A low balance happens because of a withdrawal of some amount that reduces the account balance below the minimum required balance. You want the notification to be automatic, so appropriate action can be taken by some other part of the application without user intervention. This is where custom delegates and events are useful. The C# code below will demonstrate how to use delegates and events for this example.
First, create a class for our event arguments that is derived from EventArgs. We will include properties for the account number, current balance, required minimum balance, a message describing the event, and a transaction ID. You can include any information that would be useful for you application.

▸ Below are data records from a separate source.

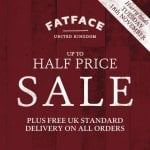 Fat Face up to half price sale now on all with free delivery.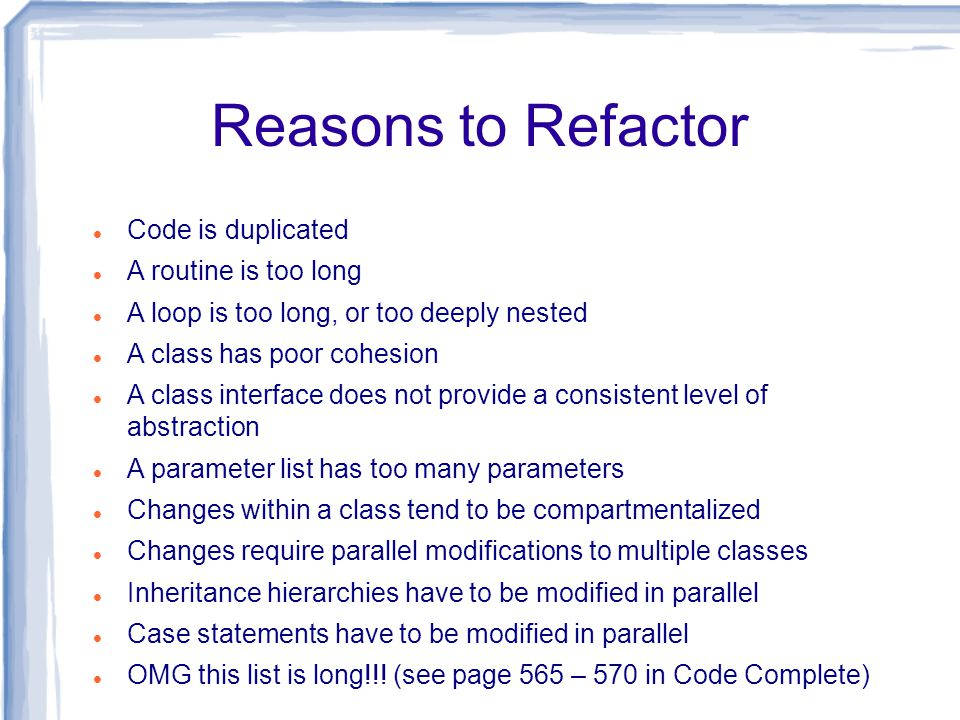 Reasons to Refactor Code is duplicated A routine is too long A loop is too long, or too deeply nested A class has poor cohesion A class interface does not provide a consistent level of abstraction A parameter list has too many parameters Changes within a class tend to be compartmentalized Changes require parallel modifications to multiple classes Inheritance hierarchies have to be modified in parallel Case statements have to be modified in parallel OMG this list is long!!.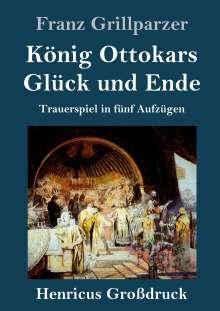 Franz Grillparzer: König Ottokars Glück und Ende (Großdruck), Buch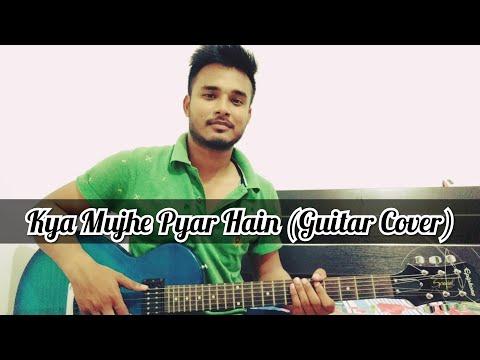 Kya Mujhe Pyar Hain Guitar Cover  Diganta Official  Kk  Wo Lamhe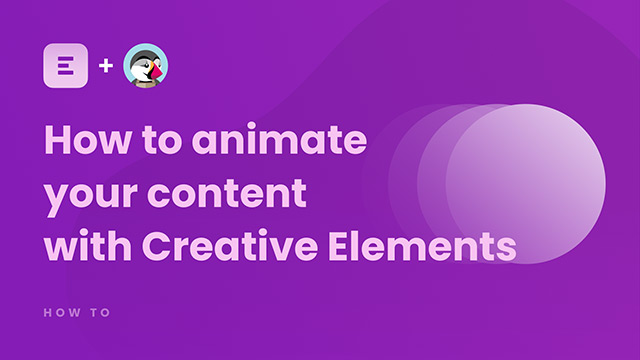 How to animate your content wit Creative Elements (Entrance Animation)
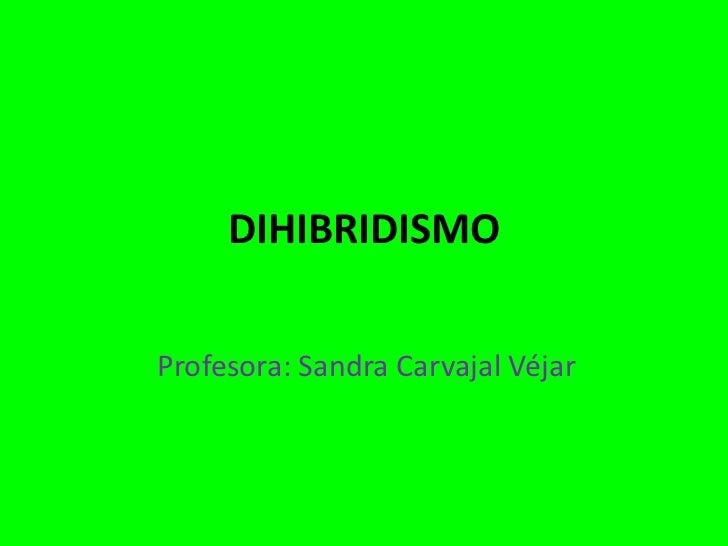 DIHIBRIDISMOProfesora: Sandra Carvajal Véjar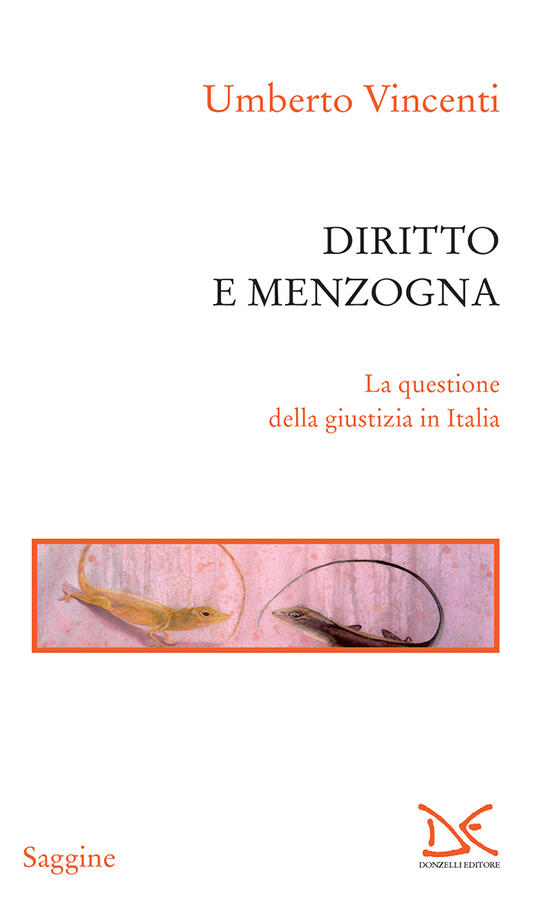 Diritto e menzogna. La questione della giustizia in Italia - Umberto Vincenti - ebook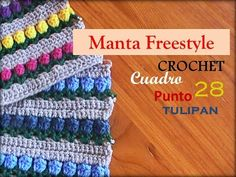 Manta a CROCHET FreeStyle cuadro 28: punto TULIPÁN (diestro) - YouTube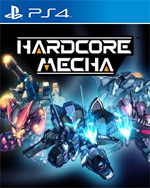 HARDCORE MECHA for PlayStation 4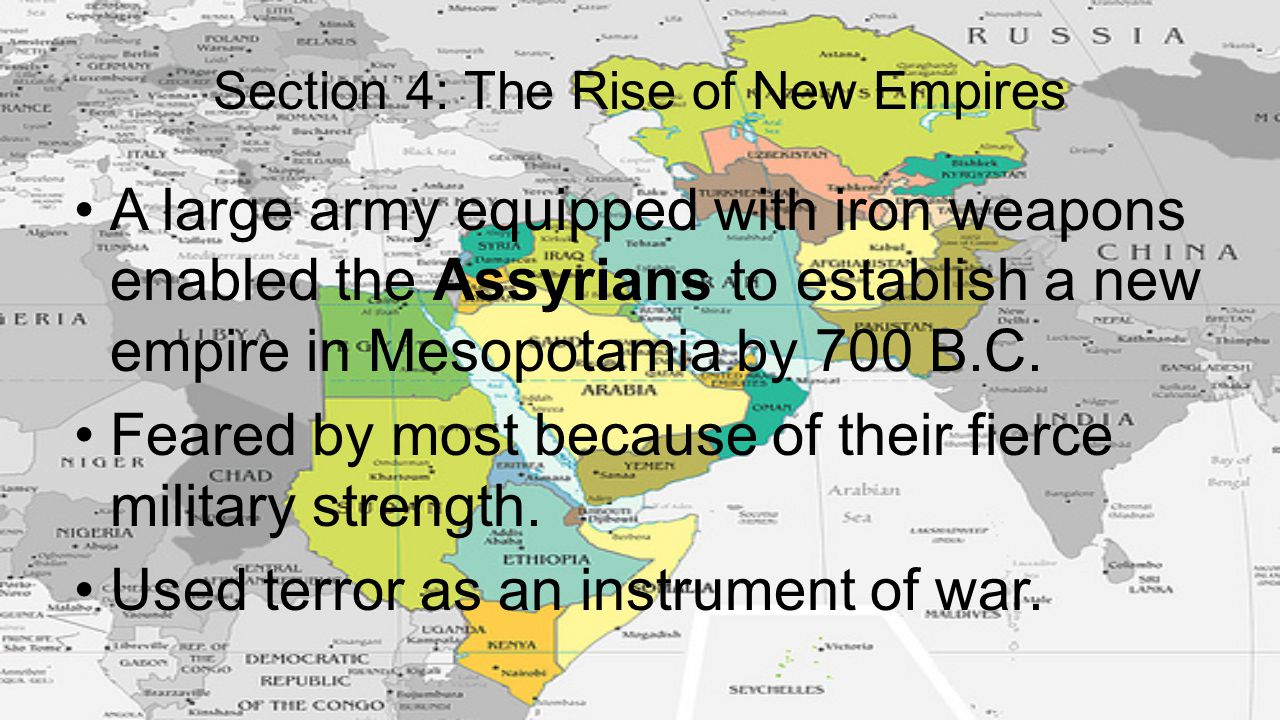 Section 4: The Rise of New Empires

public class AccountBalanceEventArgs : EventArgs
{
private string acctnum;
public string AccountNumber
{
get
{
return acctnum;
}
}
private decimal balance;
public decimal AccountBalance
{
get
{
return balance;
}
}
private decimal minbal;
public decimal MinimumBalance
{
get
{
return minbal;
}
}
private string msg;
public string Message
{
get
{
return msg;
}
}
private int transID;
public int TransactionID
{
get
{
return transID;
}
}
// AccountBalanceEventArgs constructor
public AccountBalanceEventArgs(string AcctNum, decimal CurrentBalance,
decimal RequiredBalance, string MessageText, int transactionID)
{
acctnum = AcctNum;
balance = CurrentBalance;
minbal = RequiredBalance;
msg = MessageText;
transID = transactionID;
}
}
Now create the delegate. Our delegate will have a return type of void and take an instance of our AccountBalanceEventArgs class as the only argument. The delegate does not have to be declared inside a class. All our event handlers will have the same signature as this delegate. In other words, they will return void and take a single AccountBalanceEventArgs argument.

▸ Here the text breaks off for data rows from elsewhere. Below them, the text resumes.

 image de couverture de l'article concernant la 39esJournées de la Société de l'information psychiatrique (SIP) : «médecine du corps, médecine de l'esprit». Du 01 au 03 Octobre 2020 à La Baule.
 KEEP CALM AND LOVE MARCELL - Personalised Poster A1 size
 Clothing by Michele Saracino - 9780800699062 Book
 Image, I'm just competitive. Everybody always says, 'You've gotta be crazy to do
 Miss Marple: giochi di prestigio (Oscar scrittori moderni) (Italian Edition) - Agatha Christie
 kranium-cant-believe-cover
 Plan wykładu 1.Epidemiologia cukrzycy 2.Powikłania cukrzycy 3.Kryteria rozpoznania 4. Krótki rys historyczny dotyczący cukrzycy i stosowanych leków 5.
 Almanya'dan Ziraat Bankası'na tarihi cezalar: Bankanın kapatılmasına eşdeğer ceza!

public delegate void AccountBalanceDelegate(AccountBalanceEventArgs);
Our next task is to create a class containing one or more methods that will raise the event if the correct conditions exist in the application logic. In this example, an instance of Account will raise the AccountBalanceLow event when a transaction, if completed, would cause the current balance of the account to fall below the required minimum balance. The event is included in the class.
public class Account
{
// Create an event for the Account class
// It has the form public event delegateName eventName
public event AccountBalanceDelegate AccountBalanceLow;
private string acctnum;
private decimal balance;
private decimal minBalance;
// This method could cause the balance to fall below the required minimum.
// We will raise the event if the balance is not high enough to withdraw
// amount without falling below the required minimum balance.
// transID is some extra information about which transaction caused
// the event to be raised, so it will be included in the event arguments.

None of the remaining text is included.